### [Sélection]
Sur ce point, une thématique clé apparaît comme essentielle et centrale à tout projet : la donnée.

La donnée doit être au cœur de chaque projet pour la simple et bonne raison que ces données de facturation, transactionnelles et référentielles seront demain communiquées à l’administration fiscale et ce, quasiment en temps réel. Dès lors, il est fondamental que les entreprises soient en capacité non seulement de transmettre l’ensemble des données attendues mais aussi et surtout, certaines de transmettre des données qualitatives.

Cet accès à la donnée des entreprises françaises par l’administration, qui participera à la complétude automatisée des états déclaratifs de chiffre d’affaires (déclarations CA3), a vocation à faire évoluer le contrôle fiscal informatisé de demain vers une vérification à distance sur la base des données transmises en temps réel à l’administration.

### [Consignes écrites]
[A] Répondez à ces questions d'après la sélection :
(i) Quelle thématique y est présentée comme essentielle et centrale à tout projet ?
(ii) À quel rythme les données seront-elles communiquées à l'administration fiscale ?
(iii) Quels états déclaratifs l'accès de l'administration aux données permettra-t-il de compléter automatiquement ?
[B] Relevez dans la sélection tous les types de données qui seront communiqués à l'administration fiscale.

### [Extraits de données]
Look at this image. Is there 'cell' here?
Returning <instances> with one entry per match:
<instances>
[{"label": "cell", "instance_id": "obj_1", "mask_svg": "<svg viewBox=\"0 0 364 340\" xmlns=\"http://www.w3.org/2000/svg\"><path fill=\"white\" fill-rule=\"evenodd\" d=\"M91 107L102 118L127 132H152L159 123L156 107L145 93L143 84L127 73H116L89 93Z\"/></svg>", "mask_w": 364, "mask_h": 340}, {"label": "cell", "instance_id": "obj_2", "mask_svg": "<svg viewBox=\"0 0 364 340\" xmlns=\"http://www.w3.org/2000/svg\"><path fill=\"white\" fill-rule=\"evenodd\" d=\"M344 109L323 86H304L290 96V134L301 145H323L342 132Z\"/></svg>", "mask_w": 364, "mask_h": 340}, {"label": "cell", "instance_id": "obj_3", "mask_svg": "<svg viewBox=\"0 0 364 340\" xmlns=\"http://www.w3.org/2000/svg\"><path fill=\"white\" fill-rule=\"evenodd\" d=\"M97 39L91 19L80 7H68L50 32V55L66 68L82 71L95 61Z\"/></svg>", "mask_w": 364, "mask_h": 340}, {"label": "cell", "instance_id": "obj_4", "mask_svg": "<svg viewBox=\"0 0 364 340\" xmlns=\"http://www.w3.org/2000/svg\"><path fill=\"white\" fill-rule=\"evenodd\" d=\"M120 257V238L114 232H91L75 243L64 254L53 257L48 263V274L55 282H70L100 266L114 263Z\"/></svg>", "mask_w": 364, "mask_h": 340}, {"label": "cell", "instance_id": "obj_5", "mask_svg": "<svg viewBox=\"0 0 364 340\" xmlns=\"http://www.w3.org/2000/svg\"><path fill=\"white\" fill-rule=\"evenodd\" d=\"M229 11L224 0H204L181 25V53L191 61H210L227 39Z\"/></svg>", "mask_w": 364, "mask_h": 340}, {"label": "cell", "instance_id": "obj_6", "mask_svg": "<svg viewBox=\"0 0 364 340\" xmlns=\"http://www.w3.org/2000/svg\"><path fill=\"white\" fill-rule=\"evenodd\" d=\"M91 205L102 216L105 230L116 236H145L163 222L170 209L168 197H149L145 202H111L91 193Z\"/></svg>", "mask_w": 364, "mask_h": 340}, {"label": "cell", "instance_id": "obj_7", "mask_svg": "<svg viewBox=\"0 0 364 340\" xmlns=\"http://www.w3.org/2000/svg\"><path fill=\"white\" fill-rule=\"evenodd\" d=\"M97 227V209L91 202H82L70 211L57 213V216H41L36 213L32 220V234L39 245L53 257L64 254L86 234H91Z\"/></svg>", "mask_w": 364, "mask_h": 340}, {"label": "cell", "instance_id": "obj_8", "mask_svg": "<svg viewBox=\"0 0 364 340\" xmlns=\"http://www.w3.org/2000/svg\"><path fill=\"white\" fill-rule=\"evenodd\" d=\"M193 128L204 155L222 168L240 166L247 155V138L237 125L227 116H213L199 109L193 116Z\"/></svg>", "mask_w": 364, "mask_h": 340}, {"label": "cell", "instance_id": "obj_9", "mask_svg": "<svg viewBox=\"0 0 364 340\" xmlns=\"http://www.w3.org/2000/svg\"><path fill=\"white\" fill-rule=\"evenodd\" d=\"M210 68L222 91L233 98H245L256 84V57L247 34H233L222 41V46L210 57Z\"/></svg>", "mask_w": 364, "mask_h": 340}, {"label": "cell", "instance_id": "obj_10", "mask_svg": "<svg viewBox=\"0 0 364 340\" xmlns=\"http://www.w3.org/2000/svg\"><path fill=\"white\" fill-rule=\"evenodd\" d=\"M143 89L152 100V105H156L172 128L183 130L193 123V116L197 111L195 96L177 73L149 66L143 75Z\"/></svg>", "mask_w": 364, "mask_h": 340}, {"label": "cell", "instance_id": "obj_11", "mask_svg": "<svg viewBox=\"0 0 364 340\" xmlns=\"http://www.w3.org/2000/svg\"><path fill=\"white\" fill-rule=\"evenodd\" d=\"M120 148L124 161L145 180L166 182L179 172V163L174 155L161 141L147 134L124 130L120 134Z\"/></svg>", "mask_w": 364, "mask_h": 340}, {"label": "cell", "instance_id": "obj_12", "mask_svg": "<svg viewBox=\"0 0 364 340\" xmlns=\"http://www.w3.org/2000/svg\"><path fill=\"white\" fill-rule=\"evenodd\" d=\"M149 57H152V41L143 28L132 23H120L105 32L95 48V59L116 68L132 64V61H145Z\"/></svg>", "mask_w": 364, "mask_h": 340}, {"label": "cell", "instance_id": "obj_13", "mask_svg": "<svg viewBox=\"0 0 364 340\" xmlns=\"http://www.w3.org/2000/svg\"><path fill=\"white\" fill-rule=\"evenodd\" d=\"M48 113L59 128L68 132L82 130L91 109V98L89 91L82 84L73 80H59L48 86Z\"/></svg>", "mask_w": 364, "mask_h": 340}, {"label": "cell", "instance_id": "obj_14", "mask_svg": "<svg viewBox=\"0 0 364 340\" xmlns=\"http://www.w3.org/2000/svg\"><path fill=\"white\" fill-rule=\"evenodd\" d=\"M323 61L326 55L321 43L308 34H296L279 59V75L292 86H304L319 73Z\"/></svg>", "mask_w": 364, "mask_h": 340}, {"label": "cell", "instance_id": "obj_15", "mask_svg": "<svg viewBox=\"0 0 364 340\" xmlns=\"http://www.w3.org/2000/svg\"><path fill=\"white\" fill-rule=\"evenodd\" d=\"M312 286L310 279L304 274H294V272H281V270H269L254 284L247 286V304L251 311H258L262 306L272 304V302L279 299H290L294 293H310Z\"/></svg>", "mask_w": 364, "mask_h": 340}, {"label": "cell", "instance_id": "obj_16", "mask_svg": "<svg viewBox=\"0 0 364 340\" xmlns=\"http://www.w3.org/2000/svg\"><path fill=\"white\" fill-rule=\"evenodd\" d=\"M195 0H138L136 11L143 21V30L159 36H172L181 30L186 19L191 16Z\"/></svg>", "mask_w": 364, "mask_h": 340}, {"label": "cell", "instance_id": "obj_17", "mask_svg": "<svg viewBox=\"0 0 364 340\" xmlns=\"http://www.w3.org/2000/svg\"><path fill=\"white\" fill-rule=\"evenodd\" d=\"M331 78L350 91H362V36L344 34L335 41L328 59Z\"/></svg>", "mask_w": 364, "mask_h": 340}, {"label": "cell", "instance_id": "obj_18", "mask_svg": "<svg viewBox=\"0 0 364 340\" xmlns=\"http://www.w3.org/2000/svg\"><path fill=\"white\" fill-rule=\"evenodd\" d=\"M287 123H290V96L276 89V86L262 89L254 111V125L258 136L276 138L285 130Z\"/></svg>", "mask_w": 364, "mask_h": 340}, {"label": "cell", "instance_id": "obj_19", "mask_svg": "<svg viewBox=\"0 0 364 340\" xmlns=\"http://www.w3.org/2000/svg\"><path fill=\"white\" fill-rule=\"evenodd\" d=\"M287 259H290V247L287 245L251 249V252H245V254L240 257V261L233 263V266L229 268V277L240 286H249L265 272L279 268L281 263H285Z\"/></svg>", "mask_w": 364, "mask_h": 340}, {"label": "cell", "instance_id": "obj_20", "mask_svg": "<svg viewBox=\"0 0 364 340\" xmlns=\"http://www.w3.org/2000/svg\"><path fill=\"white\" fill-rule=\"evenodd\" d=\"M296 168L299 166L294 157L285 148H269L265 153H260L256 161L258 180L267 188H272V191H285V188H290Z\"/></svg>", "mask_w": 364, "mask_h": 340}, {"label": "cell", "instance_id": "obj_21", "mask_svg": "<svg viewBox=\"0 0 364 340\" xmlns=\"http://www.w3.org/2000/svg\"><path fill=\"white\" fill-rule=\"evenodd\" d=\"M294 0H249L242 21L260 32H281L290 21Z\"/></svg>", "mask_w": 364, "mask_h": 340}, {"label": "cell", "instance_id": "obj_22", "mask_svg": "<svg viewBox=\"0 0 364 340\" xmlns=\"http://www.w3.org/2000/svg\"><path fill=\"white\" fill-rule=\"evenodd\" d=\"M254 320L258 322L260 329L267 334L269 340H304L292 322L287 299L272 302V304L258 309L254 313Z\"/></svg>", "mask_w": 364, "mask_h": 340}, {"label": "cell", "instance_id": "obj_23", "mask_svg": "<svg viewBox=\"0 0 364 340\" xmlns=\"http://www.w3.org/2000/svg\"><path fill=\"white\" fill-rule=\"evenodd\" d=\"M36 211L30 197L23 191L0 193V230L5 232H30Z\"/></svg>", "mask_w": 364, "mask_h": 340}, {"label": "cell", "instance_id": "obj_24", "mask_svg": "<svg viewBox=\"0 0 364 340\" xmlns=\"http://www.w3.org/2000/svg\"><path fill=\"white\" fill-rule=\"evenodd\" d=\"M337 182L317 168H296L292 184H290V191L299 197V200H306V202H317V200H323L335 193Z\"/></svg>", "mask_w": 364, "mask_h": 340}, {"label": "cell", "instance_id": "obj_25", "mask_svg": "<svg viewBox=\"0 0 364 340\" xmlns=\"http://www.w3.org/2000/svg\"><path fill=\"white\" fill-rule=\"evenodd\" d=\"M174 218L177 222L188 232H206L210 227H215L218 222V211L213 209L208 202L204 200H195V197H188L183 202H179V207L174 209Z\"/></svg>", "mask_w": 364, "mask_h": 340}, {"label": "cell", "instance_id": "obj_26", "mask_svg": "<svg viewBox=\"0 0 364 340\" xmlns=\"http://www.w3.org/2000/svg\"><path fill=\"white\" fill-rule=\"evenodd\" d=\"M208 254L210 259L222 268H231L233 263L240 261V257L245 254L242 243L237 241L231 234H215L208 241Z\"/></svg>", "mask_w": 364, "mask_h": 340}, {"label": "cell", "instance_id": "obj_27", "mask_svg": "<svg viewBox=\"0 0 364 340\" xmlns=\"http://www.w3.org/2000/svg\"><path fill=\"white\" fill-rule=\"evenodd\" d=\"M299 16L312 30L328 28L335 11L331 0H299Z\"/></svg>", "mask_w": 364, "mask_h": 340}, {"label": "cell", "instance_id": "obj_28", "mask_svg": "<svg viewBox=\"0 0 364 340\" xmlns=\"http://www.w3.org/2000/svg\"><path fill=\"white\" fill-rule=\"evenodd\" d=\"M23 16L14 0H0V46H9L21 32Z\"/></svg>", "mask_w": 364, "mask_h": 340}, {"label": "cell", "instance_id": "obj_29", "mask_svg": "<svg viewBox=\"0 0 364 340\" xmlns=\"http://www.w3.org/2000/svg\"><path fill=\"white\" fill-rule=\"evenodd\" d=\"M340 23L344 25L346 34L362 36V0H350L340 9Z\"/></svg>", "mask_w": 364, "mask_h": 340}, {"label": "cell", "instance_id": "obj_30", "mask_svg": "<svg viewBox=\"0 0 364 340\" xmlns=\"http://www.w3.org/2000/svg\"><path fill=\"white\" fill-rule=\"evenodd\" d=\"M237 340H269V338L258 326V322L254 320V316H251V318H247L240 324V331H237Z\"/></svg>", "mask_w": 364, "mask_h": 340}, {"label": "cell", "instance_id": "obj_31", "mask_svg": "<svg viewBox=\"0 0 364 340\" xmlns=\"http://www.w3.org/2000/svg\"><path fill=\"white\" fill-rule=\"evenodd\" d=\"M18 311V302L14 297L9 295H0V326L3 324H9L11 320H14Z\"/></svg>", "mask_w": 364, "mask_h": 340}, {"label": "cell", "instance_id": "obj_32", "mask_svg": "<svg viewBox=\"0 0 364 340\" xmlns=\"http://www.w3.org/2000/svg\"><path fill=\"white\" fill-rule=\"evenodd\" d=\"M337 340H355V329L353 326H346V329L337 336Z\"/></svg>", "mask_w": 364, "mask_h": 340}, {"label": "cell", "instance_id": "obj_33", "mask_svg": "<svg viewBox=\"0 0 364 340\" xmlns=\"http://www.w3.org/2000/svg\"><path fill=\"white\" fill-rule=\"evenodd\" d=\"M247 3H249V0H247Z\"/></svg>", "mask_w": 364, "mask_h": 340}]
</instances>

### [Réponses par consigne]
[A]
(i) La donnée.
(ii) Quasiment en temps réel.
(iii) Les états déclaratifs de chiffre d'affaires, c'est-à-dire les déclarations CA3.

[B]
- Les données de facturation
- Les données transactionnelles
- Les données référentielles